La traduction de la Bible en coréen a été un bon exemple d’inculturation. Un autre aspect important a été de rendre la liturgie plus familière. Beaucoup d’efforts ont été déployés pour réviser l’ordinaire de la messe (approuvé par le Vatican l’année dernière). Tous les niveaux linguistiques des titres honorifiques (avec « Jésus » et « Dieu ») ont été remplacés par des niveaux plus élevés. L’intention était de les ajuster à la situation coréenne. Je crois que, théologiquement, cela fait problème. Dans la société juive, les gens s’adressaient à Dieu en employant les titres les plus honorifiques tandis que Jésus lui-même appelait simplement Dieu « Abba » et ses disciples firent de même. Abba ressemble au coréen « Appa », qui signifie père pour un enfant. La chose la plus importante est de faire de l’esprit de l’Evangile une part intégrale de nos vies. Beaucoup de chrétiens lisent la Bible et vont à la messe chaque dimanche, mais ils ne pratiquent pas entièrement l’esprit de l’Evangile. Jésus a dit, « dites oui ou non, tout le reste vient du Malin » (Matthieu 5:37). Cela signifie que nous devons être honnêtes. Si les chrétiens pratiquent l’Evangile, c’est aussi de l’inculturation et de l’évangélisation.
La christologie est une part importante de votre thèse. Pensez-vous que le Christ est présent en dehors de l’Eglise ?
Bien entendu ! La grâce du Christ ou grâce de Dieu va au-delà des limites de l’Eglise. Le second concile du Vatican a confirmé cela (Lumen Gentium, no. 16).
Quel est votre objectif principal quand vous éditez « Théologie et pensée catholiques » ?
Le journal est surtout destiné aux prêtres, religieux et laïcs intéressés par la théologie. Nous faisons de notre mieux pour vulgariser les questions théologiques, parce que la théologie reste encore un domaine étranger à l’Eglise coréenne.
Etes-vous d’accord avec les critiques qui disent qu’il n’y a pas de théologie coréenne ?
Nous devons penser aux 200 ans d’histoire de l’Eglise de Corée avant de la critiquer. Les premiers 100 ans furent une période de survie au cours de laquelle il fallait faire face à une terrible persécution, les 50 années suivantes furent marquées par les missionnaires étrangers. La théologie occidentale, influencée par le Concile Vatican II, a été introduite en Corée du Sud seulement dans les années 1960. C’est au milieu des années 70 que les gens ont ressenti le besoin de développer une théologie coréenne. La théologie ne peut pas être produite en laboratoire, elle doit être étroitement liée à la vie humaine.

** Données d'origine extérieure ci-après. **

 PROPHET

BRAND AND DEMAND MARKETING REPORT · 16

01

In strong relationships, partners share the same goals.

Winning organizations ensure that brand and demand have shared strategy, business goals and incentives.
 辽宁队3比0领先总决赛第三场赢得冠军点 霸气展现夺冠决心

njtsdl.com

Notre théologie se formera et se développera quand l’esprit de l’Evangile sera intégré à notre vie chrétienne.
En tant que professeur de séminaire, que pensez-vous des séminaristes d’aujourd’hui ?
Si on les compare à ceux de ma génération, les étudiants d’aujourd’hui aiment exprimer leur personnalité, et ils sont actifs dans les domaines qui les intéressent. Mais ils semblent manquer d’endurance, de patience et d’esprit de coopération. Mon impression est que beaucoup d’entre eux ne sont pas convaincus de leur vocation de prêtre.

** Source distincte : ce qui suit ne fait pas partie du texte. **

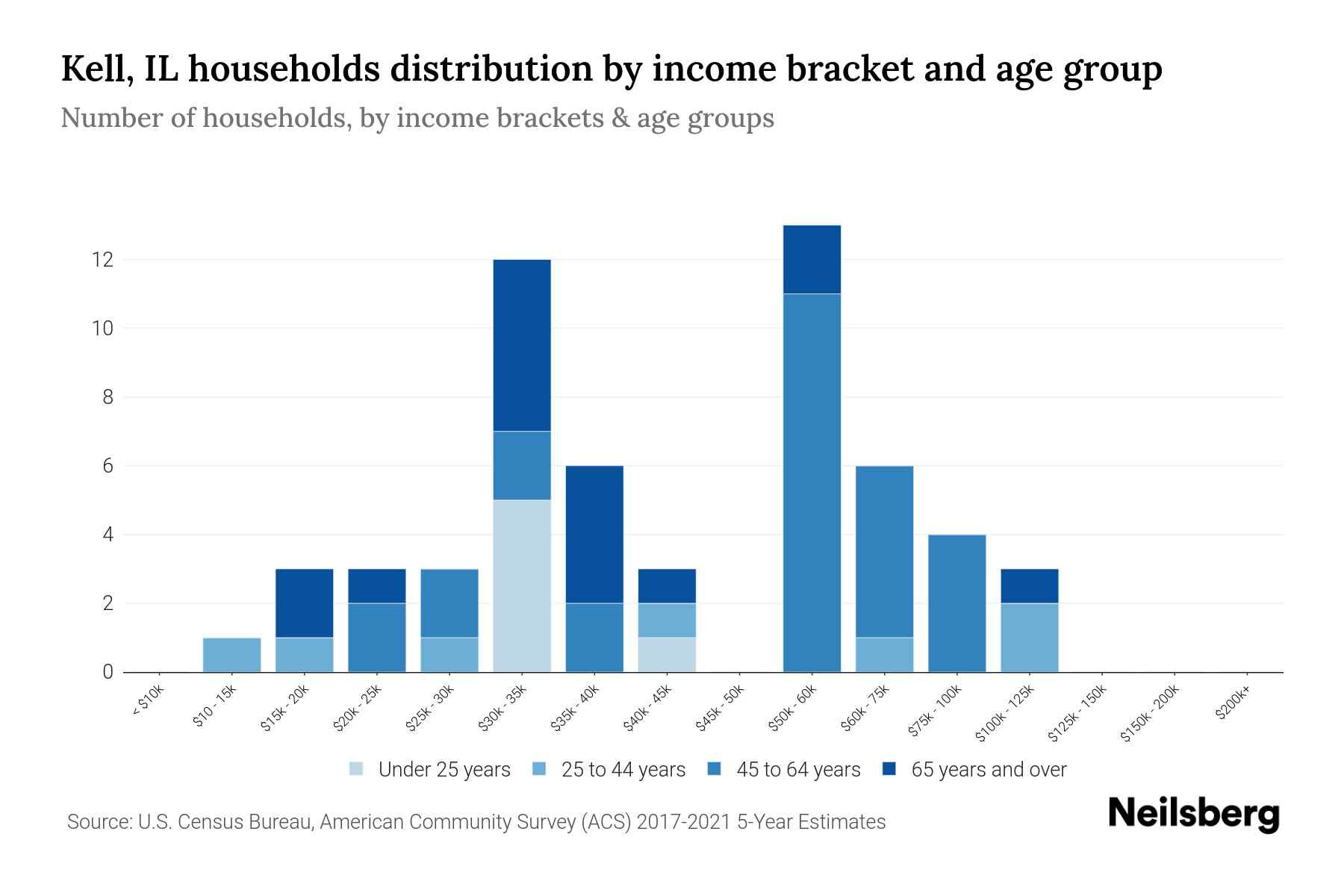 Kell, IL households distribution by income bracket and age group

Number of households, by income brackets & age groups

12
10
8
6
4
2
0

< $10k
$10 - 15k
$15k - 20k
$20k - 25k
$25k - 30k
$30k - 35k
$35k - 40k
$40k - 45k
$45k - 50k
$50k - 60k
$60k - 75k
$75k - 100k
$100k - 125k
$125k - 150k
$150k - 200k
$200k+

Under 25 years
25 to 44 years
45 to 64 years
65 years and over

Source: U.S. Census Bureau, American Community Survey (ACS) 2017-2021 5-Year Estimates

Neilsberg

Que pensez-vous de l’éducation théologique pour les laïcs ?
Si on compare la situation à ce qui existait il y a dix ans, il y a beaucoup plus de cours de Bible et de théologie pour les laïcs. Cependant, on devrait faire encore plus d’efforts pour que les laïcs étudient la théologie. Pour cela, nous avons besoin de livres plus faciles d’accès.
Quel est le théologien que vous admirez le plus ?
Karl Rahner. Ses livres sont difficiles à comprendre, mais j’aime son honnêteté intellectuelle. Je l’ai rencontré une fois dans une rue d’Innsbrück en décembre 1983, et nous avons eu une conversation qui a duré plusieurs heures. C’était un homme très simple et très curieux de beaucoup de questions, bien qu’âgé de 80 ans. Il m’a impressionné parce qu’il écoutait sérieusement un étranger comme moi ne maitrisant pas bien la langue allemande.
Quelle est votre opinion de la bonne relation entre théologie et vie de l’Eglise ?
La théologie peut être un guide pour la vie de l’Eglise, et la vie de l’Eglise doit stimuler la théologie à partir de situations concrètes. En ce sens, un large dialogue entre théologiens, pasteurs et évêques est nécessaire. C’est ce qui manque le plus en Corée.